What is required = In the data from the line with "Tell me how" through the end, swap "camera" for "viewer" and write those lines out again with nothing else changed.
START
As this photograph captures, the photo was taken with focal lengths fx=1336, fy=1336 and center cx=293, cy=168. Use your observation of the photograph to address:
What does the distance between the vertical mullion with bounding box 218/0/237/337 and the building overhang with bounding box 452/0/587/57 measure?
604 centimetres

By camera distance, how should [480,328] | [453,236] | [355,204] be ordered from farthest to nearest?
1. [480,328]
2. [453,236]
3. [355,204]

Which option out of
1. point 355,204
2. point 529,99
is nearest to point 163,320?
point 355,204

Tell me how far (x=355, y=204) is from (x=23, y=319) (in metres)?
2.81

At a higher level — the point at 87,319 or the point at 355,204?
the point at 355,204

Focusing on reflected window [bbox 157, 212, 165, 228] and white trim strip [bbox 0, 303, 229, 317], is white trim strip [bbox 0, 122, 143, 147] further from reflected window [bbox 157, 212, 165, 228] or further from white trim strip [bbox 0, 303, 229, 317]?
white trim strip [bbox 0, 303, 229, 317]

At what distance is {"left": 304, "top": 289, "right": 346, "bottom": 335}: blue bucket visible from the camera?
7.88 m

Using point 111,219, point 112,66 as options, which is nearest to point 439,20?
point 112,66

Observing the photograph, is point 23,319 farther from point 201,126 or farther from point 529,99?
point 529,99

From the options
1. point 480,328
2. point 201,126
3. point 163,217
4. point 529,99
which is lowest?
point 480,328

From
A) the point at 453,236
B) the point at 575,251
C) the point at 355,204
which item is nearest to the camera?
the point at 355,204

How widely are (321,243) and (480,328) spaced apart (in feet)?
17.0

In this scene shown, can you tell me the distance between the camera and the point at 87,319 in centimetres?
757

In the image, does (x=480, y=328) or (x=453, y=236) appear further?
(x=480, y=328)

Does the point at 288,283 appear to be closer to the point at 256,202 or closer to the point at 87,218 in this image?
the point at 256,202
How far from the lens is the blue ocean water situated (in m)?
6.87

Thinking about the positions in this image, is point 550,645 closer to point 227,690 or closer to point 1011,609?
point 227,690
END
Exercise solution =
Tell me how far (x=355, y=204) is from (x=23, y=319) (in metres)?
2.81

At a higher level — the point at 87,319 or the point at 355,204?
the point at 355,204

Focusing on reflected window [bbox 157, 212, 165, 228] and white trim strip [bbox 0, 303, 229, 317], is white trim strip [bbox 0, 122, 143, 147] further from reflected window [bbox 157, 212, 165, 228] or further from white trim strip [bbox 0, 303, 229, 317]?
white trim strip [bbox 0, 303, 229, 317]

At what distance is {"left": 304, "top": 289, "right": 346, "bottom": 335}: blue bucket visible from the viewer?
7.88 m

Using point 111,219, point 112,66 as options, which is nearest to point 439,20?
point 112,66

Observing the photograph, is point 23,319 farther from point 201,126 or farther from point 529,99?
point 529,99

From the options
1. point 480,328
2. point 201,126
3. point 163,217
4. point 529,99
which is lowest?
point 480,328

From
A) the point at 453,236
B) the point at 575,251
C) the point at 355,204
which item is nearest to the viewer?
the point at 355,204

How widely are (321,243) and (480,328) spaced apart (in feet)?
17.0

In this scene shown, can you tell me the distance between the viewer and the point at 87,319 in centimetres?
757

In the image, does (x=480, y=328) or (x=453, y=236) appear further?
(x=480, y=328)

Does the point at 288,283 appear to be closer to the point at 256,202 or closer to the point at 87,218 in this image?
the point at 256,202
How far from the lens is the blue ocean water situated (in m)?
6.87

Thinking about the positions in this image, is point 550,645 closer to point 227,690 or closer to point 1011,609?
point 227,690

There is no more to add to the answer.